=== What you have to do ===
Only the lines from the one containing "class: Aves" to the end of the records should be given again, word for word and in full.

Records supplied Start Marker

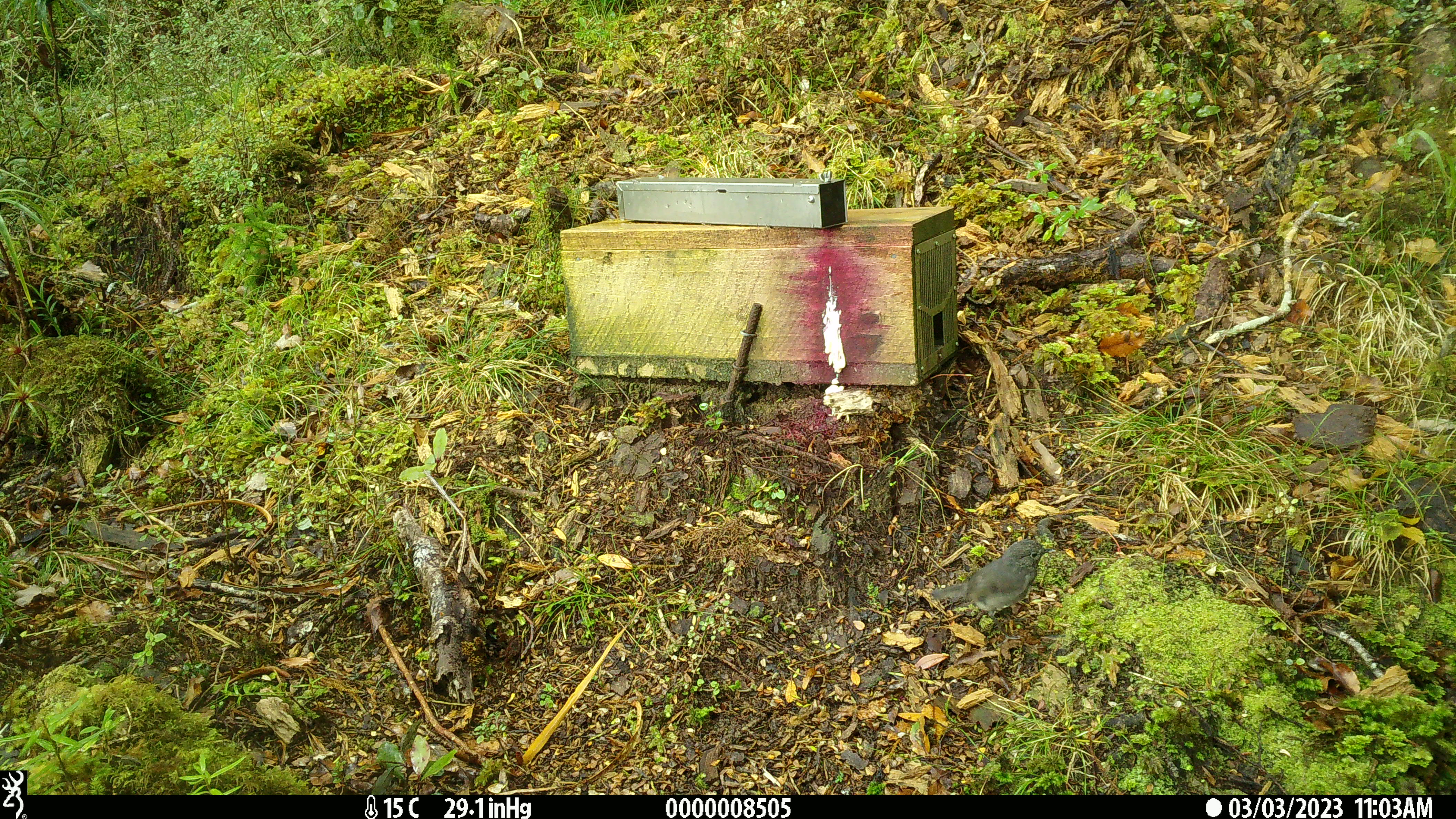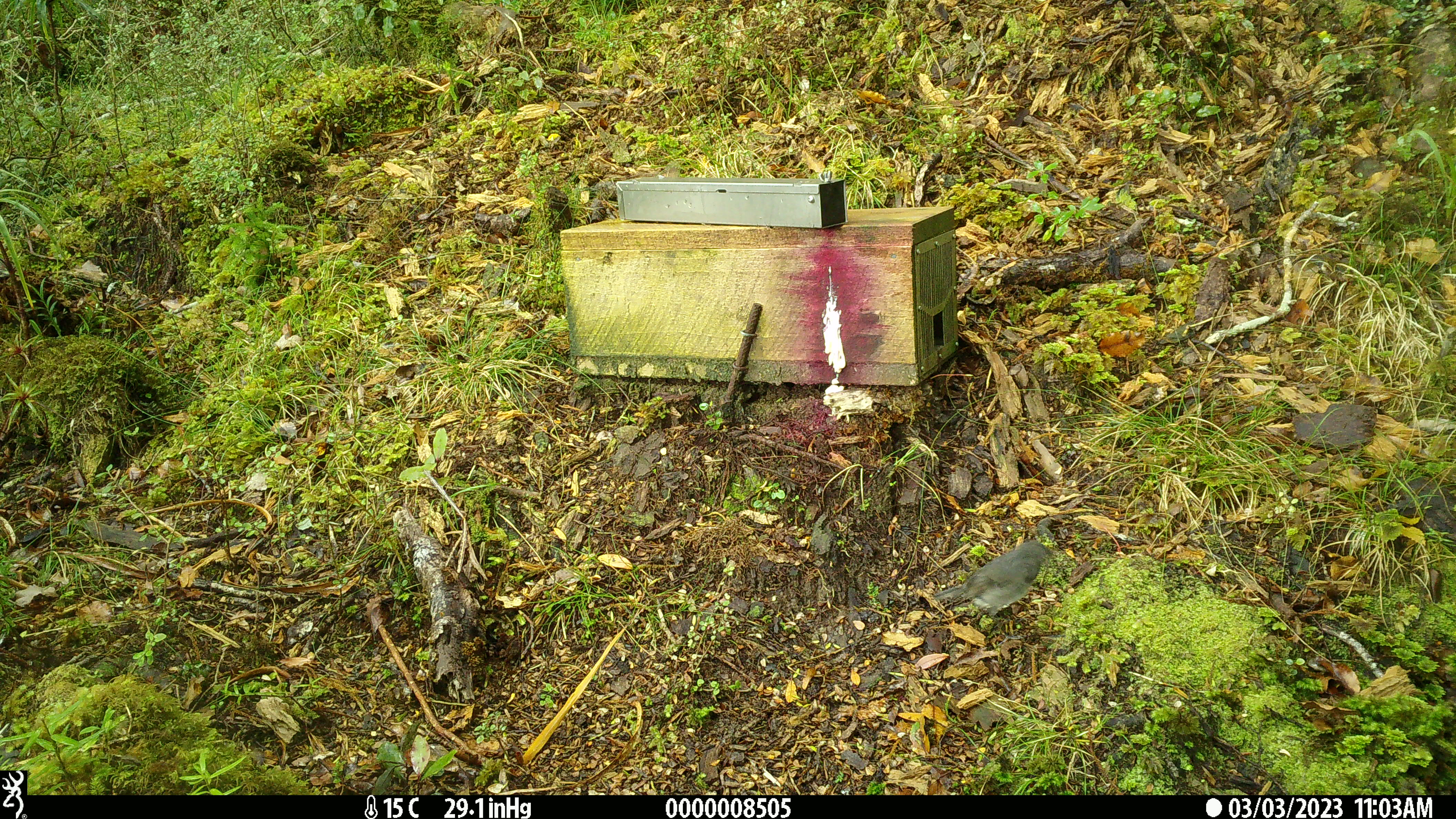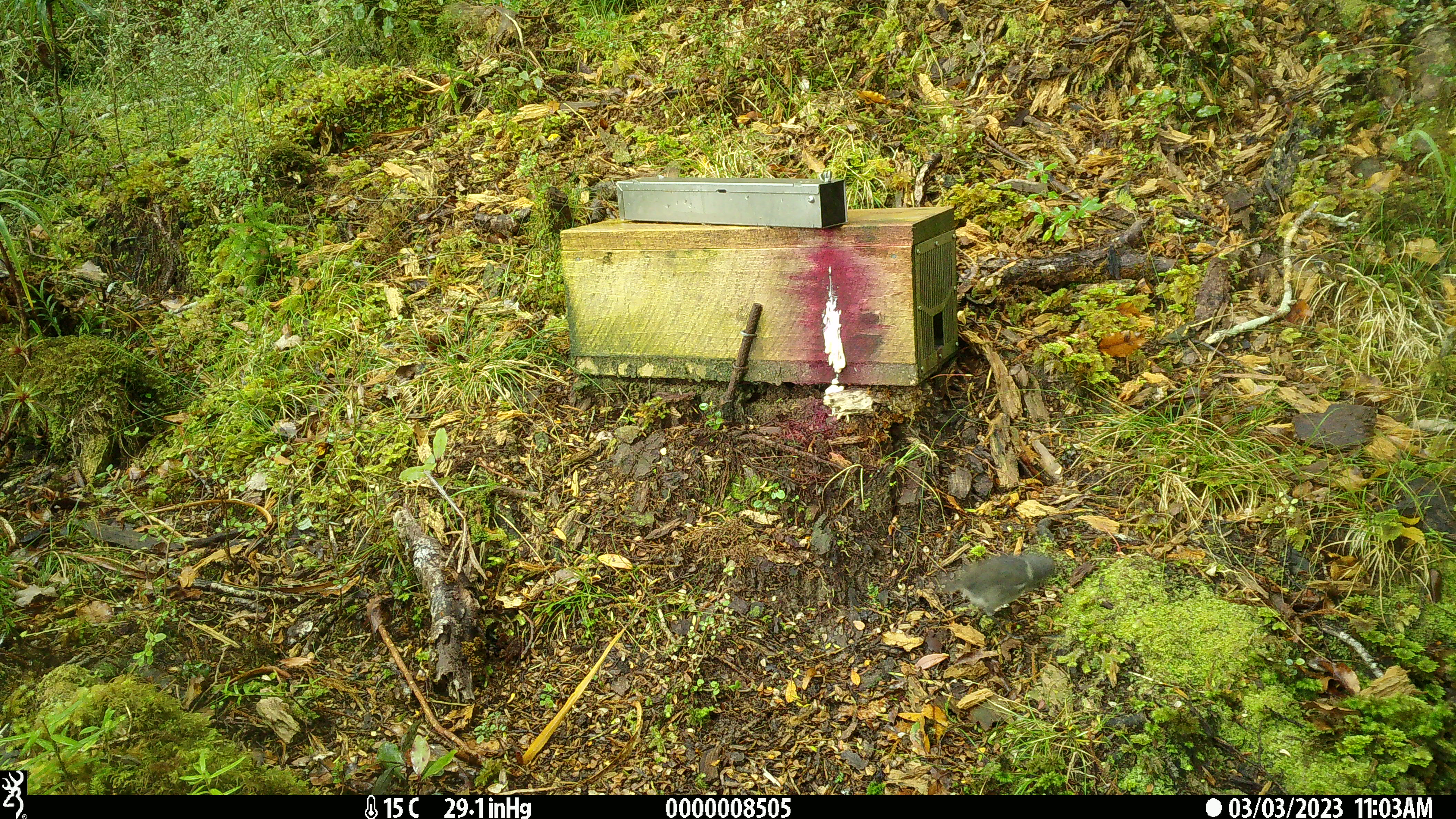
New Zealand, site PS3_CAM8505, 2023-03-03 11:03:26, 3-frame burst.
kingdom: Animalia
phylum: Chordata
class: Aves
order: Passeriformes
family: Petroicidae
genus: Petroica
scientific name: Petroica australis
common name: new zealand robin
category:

Records supplied End Marker

=== Answer section ===
class: Aves
order: Passeriformes
family: Petroicidae
genus: Petroica
scientific name: Petroica australis
common name: new zealand robin
category:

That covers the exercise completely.